When jumping straight down, you can be seriously injured if you land stiff-legged. One way to avoid injury is to bend your knees upon landing to reduce the force of the impact. A 75 kg man just before contact with the ground has a speed of 7.0 m/s.

(a) In a stiff-legged landing he comes to a halt in 1.6 ms. Find the average net force that acts on him during this time.

(b) When he bends his knees, he comes to a halt in 0.12 s. Find the average force now.

(c) During the landing, the force of the ground on the man points upward, while the force due to gravity points downward. The average net force acting on the man includes both of these forces.
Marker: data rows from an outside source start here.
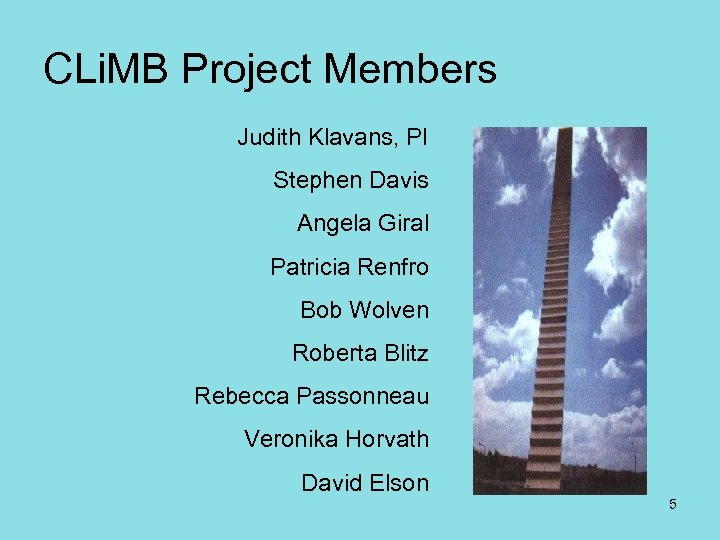 CLiMB Project Members

Judith Klavans, PI

Stephen Davis

Angela Giral

Patricia Renfro

Bob Wolven

Roberta Blitz

Rebecca Passonneau

Veronika Horvath

David Elson

5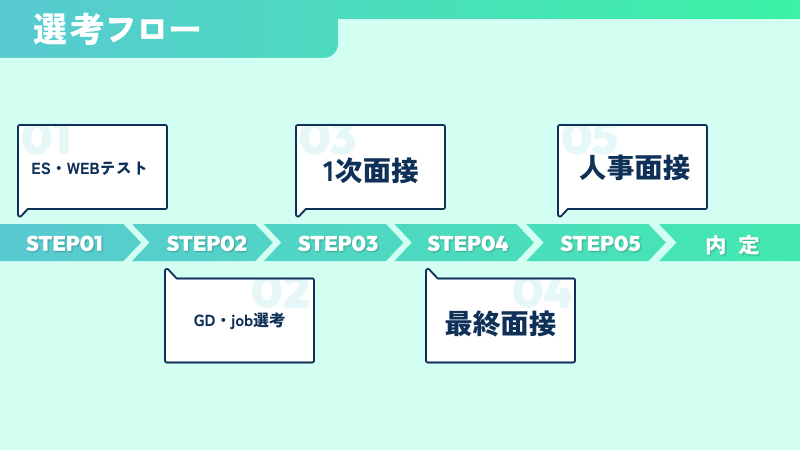 選考フロー

01
ES・WEBテスト

03
1次面接

05
人事面接

STEP01 STEP02 STEP03 STEP04 STEP05 内 定

02
GD・job選考

04
最終面接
Taking into account the directions of these forces, find the force of the ground on the man in parts (a) and (b).
(i) stiff legged landing
(ii) bent legged landing

(a) Remember that his momentum befor impact, 75x7 = 525 kg m/s, equals the product of the average force and the time that it acts. Therefore
(avg. force) = (525 kg m/s)/1.6*10^-3 s
The answer will be in Newtons.
(b) Use the same formula with the longer time interval.
(c) (avg. Force on ground - M g) = Avg force on Man during impact.
Therefore subtract Mg = 735 N from the answers of (a) and (b)

Thanks you so much for your help. In this question I got for

a. 328125 N

b. 4375 N

c. stiff legged landing
327390 N

bent legged landing
4375 N - (75kg x 9.8)= 3640 N

All of the answers are correct except the bent legged landing in part c. Please tell me where I went wrong.

Your last answer seems right to me

the solution to your problem is

4375 N - (75kg x -9.8) = 5110 N